Provided material:
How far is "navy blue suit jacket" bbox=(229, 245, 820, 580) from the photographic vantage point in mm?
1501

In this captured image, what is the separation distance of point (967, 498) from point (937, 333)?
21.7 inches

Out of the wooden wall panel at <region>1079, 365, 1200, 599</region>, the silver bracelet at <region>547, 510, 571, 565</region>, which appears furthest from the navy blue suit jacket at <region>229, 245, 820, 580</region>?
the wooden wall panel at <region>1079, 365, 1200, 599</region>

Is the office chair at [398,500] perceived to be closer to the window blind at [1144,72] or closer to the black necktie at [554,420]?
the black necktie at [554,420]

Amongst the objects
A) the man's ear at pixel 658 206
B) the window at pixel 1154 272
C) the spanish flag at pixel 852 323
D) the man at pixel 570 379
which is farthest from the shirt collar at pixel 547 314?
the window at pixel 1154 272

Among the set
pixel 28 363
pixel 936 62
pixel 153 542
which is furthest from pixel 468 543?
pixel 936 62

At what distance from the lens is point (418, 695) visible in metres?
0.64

Goal:
Can you reproduce, word for word, the stretch of the records from the line containing "At what distance" through the end of the records?

Complete answer:
At what distance from the lens is point (418, 695) visible in metres?
0.64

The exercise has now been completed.